■ **Exercise aim**:
Establish how many lines in the entries hold the string "TIVERTON". The number by itself is the whole answer.

BEGIN Exercise data

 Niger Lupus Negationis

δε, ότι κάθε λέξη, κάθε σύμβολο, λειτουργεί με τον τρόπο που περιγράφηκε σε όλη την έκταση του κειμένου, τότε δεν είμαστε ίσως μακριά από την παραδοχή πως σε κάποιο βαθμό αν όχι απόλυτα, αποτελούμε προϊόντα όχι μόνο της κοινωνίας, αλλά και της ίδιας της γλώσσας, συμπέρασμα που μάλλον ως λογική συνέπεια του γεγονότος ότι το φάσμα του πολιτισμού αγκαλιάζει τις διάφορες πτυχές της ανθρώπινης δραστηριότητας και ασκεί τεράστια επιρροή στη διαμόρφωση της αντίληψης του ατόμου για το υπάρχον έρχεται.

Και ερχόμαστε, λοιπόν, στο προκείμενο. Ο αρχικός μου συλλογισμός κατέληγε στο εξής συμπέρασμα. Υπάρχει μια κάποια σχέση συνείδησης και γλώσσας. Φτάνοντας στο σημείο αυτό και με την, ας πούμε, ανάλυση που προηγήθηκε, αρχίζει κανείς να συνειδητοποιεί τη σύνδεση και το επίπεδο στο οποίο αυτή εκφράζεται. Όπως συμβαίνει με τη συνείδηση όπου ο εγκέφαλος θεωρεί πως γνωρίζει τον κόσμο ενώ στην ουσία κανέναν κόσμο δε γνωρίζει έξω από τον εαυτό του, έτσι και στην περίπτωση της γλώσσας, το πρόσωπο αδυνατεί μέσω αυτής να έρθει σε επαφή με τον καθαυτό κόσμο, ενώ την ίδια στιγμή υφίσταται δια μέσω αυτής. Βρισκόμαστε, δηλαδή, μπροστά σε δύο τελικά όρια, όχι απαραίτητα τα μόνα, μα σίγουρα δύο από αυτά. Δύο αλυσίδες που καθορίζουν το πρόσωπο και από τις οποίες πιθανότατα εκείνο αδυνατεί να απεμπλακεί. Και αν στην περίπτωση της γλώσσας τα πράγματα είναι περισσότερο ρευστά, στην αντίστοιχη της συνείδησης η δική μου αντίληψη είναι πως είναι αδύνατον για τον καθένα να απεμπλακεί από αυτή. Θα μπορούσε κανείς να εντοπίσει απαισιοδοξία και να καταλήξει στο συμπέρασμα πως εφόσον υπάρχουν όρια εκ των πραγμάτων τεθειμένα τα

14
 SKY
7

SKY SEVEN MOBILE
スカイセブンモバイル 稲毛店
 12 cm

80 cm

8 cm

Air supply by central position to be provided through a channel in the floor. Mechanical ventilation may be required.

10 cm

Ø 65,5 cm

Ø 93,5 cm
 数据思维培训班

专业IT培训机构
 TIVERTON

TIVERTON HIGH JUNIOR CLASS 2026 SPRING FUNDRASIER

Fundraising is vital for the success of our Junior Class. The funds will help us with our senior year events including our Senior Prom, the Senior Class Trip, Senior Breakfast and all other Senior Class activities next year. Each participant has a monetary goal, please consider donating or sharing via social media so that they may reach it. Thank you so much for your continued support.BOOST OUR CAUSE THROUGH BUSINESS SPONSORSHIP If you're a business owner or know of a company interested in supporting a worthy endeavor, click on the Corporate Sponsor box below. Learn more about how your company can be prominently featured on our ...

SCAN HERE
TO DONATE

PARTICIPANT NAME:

END Exercise data

■ **Task solution**:
2